Jurnal Indonesia — Kementerian Komunikasi dan Digital (Komdigi) menegaskan kebijakan pembatasan akses internet dan media sosial bagi anak bukan dimaksudkan untuk melarang anak beraktivitas di dunia digital. Aturan itu disampaikan untuk melindungi anak dari berbagai risiko yang ada di ruang siber.
Ketentuan tersebut tercantum dalam Peraturan Pemerintah Nomor 17 Tahun 2025 tentang Tata Kelola Penyelenggaraan Sistem Elektronik dalam Pelindungan Anak atau PP Tunas, yang mulai diberlakukan penuh sejak akhir Maret 2026.
Tujuan Regulasi dan Aktivitas Alternatif
Staf Khusus Menteri Komunikasi dan Digital, Alfreno Kautsar, mengatakan pemerintah ingin mengembalikan keseimbangan antara penggunaan gawai dan kehidupan sosial anak di dunia nyata.
“Kita ingin memperkenalkan kembali kepada masyarakat kehidupan di ruang publik. Karena itu kegiatan Tunas Anak Jakarta dilaksanakan di Taman Bendera Pusaka. Kami tidak melihat kebijakan ini sebagai upaya memblokir anak-anak dari dunia digital,”
Komdigi, bekerja sama dengan Pemerintah Provinsi DKI Jakarta, meluncurkan program yang mengajak anak mengurangi ketergantungan pada gawai dan kembali menikmati permainan fisik yang melibatkan interaksi langsung di ruang publik.
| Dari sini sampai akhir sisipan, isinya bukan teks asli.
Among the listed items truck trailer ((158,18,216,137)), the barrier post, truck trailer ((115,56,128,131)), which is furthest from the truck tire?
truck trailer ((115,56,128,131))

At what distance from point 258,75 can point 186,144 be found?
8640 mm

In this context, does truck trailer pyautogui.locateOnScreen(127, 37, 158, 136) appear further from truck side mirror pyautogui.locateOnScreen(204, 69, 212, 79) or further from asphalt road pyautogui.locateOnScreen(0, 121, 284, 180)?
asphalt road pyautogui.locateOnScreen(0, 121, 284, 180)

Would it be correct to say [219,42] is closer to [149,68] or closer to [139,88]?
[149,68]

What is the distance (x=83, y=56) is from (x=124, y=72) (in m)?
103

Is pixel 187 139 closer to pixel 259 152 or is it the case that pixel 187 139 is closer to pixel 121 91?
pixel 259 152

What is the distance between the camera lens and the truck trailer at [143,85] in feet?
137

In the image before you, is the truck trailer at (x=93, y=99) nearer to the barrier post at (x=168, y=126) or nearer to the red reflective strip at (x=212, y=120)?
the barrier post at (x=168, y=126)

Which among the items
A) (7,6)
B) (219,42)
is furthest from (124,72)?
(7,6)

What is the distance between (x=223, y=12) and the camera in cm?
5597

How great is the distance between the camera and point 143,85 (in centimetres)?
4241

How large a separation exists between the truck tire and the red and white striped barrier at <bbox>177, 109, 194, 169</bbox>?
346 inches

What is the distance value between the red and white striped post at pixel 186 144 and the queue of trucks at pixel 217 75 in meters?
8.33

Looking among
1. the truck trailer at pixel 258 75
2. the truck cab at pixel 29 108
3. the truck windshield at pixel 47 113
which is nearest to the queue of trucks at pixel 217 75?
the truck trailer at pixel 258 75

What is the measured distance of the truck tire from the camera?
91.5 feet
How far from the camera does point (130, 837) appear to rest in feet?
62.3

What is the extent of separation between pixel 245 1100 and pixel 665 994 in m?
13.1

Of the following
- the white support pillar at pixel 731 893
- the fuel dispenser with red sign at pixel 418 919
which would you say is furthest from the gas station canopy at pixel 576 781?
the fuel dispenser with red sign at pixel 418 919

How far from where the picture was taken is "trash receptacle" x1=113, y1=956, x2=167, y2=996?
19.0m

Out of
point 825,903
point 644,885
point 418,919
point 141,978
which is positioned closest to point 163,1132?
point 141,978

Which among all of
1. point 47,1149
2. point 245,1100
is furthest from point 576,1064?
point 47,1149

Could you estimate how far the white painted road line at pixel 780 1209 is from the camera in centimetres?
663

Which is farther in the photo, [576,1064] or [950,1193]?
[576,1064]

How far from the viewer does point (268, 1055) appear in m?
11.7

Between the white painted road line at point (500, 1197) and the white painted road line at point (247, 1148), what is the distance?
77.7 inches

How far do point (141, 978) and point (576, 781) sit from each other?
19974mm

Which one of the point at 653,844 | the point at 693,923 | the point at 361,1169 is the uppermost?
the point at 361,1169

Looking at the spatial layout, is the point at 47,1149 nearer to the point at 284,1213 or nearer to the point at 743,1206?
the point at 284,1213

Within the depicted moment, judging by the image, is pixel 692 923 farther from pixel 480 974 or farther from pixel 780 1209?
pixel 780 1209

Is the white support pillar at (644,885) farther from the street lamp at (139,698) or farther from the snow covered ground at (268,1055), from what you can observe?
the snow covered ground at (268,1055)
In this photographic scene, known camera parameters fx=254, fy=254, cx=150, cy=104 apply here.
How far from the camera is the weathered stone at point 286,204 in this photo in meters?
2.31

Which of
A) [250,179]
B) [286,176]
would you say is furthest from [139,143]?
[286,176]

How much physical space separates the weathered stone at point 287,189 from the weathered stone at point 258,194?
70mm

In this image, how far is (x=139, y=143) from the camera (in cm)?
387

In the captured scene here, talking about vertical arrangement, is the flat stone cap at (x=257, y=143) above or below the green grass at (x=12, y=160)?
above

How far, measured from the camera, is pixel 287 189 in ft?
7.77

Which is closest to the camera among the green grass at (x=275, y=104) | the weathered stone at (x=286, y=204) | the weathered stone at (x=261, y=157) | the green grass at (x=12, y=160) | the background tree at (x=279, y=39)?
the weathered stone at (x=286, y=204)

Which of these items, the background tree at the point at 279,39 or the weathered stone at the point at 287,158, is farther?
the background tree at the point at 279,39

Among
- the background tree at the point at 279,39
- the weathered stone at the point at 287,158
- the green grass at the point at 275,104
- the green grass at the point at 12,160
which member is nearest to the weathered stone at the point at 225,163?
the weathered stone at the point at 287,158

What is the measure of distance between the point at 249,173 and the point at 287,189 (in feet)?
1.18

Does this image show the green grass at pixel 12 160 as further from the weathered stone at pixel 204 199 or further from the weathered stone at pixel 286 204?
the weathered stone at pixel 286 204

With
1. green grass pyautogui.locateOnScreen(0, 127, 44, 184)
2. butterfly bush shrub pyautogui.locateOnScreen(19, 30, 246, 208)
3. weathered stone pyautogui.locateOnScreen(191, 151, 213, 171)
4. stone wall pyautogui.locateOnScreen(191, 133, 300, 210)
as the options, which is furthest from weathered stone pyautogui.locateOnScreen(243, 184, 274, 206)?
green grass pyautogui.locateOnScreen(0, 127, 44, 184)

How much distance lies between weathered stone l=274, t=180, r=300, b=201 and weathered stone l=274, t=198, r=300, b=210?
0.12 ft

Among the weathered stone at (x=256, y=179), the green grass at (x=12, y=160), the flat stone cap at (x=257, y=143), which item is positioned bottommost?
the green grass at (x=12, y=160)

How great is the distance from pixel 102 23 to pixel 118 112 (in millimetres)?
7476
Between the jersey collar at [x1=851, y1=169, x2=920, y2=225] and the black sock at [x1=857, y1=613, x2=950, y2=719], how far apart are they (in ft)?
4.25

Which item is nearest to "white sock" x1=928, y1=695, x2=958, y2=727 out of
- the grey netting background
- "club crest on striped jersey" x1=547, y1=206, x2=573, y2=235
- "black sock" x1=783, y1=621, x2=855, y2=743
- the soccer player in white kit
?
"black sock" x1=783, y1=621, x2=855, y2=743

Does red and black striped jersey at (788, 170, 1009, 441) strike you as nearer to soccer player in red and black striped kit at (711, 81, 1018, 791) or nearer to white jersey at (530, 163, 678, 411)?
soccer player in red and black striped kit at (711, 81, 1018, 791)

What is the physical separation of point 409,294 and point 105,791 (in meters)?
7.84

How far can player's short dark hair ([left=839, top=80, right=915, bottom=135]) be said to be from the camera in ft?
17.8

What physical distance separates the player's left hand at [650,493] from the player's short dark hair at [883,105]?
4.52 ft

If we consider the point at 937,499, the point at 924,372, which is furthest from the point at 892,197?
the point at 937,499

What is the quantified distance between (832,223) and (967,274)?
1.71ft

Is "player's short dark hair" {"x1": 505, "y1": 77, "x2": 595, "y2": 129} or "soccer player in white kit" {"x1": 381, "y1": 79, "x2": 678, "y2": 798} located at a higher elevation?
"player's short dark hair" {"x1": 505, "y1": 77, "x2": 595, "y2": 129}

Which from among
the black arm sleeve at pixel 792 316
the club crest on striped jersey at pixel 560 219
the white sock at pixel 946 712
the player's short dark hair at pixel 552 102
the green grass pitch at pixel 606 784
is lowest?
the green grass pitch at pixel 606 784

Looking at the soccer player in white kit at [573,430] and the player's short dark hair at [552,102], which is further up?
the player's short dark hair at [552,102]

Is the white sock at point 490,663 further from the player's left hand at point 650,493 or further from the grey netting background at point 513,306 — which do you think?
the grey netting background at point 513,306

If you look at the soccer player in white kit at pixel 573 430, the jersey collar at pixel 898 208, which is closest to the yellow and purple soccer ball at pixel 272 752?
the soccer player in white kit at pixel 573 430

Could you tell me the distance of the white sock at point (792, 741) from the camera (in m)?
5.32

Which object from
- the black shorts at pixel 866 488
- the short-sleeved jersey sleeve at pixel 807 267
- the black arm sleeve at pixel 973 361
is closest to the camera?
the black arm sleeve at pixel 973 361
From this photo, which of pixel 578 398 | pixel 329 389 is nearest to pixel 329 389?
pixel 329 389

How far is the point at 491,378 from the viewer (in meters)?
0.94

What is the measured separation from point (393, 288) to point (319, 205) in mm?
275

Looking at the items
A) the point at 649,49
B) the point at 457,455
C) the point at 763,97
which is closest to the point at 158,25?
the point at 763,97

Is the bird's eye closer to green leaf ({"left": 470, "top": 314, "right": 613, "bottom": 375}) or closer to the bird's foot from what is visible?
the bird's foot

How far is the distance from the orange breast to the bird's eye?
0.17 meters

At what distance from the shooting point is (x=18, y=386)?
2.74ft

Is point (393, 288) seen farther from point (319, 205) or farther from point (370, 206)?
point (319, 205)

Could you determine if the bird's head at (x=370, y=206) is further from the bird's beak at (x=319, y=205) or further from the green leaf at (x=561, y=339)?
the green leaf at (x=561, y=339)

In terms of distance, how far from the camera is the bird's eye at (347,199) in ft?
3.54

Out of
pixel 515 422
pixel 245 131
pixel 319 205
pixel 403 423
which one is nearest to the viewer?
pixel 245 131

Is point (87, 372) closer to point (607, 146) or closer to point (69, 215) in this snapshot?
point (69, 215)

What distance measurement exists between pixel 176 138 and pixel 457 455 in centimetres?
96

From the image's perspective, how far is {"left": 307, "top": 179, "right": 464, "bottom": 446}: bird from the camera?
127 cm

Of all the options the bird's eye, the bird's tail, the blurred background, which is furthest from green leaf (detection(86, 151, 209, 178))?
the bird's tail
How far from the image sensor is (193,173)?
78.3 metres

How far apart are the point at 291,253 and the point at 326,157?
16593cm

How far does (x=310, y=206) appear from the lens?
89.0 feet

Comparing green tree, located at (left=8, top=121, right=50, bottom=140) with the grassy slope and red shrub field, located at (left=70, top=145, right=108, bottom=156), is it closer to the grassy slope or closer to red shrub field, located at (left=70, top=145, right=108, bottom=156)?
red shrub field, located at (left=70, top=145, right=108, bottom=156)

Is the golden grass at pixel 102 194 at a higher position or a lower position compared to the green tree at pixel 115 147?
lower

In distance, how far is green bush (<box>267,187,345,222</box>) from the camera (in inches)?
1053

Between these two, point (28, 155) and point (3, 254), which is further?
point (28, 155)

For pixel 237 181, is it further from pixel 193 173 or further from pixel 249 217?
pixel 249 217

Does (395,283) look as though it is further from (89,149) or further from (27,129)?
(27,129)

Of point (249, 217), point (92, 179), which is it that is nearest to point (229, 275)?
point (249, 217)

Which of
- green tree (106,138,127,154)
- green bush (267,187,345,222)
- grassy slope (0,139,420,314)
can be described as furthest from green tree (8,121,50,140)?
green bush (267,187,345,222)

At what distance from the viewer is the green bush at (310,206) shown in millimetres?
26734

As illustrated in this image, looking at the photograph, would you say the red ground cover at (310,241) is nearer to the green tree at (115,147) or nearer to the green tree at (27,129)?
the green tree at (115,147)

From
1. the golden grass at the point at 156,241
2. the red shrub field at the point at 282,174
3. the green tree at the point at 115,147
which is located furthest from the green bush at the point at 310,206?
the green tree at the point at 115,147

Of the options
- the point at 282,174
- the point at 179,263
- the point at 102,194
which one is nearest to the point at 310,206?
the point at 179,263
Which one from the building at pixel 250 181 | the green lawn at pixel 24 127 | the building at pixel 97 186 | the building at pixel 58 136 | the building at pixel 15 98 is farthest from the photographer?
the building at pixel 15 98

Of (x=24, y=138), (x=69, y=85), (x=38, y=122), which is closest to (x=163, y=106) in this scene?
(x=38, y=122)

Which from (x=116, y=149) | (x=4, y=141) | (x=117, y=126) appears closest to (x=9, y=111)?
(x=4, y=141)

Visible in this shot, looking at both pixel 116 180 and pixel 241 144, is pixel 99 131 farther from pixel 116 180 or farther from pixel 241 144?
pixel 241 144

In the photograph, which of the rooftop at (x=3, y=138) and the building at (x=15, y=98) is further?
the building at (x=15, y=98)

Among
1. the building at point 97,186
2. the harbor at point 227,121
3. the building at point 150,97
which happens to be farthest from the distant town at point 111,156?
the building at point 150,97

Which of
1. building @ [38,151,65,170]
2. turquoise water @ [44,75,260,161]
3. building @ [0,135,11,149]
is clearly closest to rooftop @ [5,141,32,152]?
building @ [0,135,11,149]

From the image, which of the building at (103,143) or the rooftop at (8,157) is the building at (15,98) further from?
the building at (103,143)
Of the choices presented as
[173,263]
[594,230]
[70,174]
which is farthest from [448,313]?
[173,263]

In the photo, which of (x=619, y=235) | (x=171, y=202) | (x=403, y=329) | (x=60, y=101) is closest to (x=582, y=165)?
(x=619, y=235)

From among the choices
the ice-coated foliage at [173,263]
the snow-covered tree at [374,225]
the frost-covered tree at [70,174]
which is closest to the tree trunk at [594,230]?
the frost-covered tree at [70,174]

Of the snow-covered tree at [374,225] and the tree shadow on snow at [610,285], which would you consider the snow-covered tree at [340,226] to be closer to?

Selain merumuskan regulasi, Alfreno menyatakan pemerintah menyediakan alternatif aktivitas positif di luar dunia digital bagi anak-anak.
Data Durasi Layar dan Ancaman di Dunia Maya
Berdasarkan data internal kementerian, rata-rata waktu layar atau screen time anak Indonesia mencapai 7,5 jam per hari. Angka ini menjadi perhatian karena meningkatkan paparan anak terhadap berbagai risiko online.
Komdigi juga mencatat lebih dari separuh anak Indonesia—50,3%—berisiko terpapar konten bermuatan seksual melalui media sosial. Kondisi tersebut dinilai mengancam tumbuh kembang anak, termasuk potensi perundungan siber, predator online, dan penyalahgunaan internet pada usia dini.
Kementerian memetakan dua ancaman utama bagi anak di ruang digital: risiko konten dan risiko kontak. Risiko konten berkaitan dengan paparan materi negatif yang dapat diakses anak, sementara risiko kontak muncul ketika anak berinteraksi dengan pihak lain di dunia maya dan menghadapi kemungkinan menjadi sasaran predator, penipuan, atau eksploitasi.
Harapan Pemerintah
Melalui PP Tunas, pemerintah berharap anak dapat memanfaatkan teknologi secara aman dan sesuai usia, tanpa kehilangan kesempatan untuk berkembang lewat interaksi sosial di dunia nyata.
“Komdigi sebagai pembuat PP Tunas ingin memberikan alternatif. Selama ini kami terus mengingatkan bahwa dunia digital memiliki berbagai risiko, tetapi di sisi lain kami juga menyiapkan pilihan aktivitas yang sehat dan bermanfaat,” pungkas Alfreno.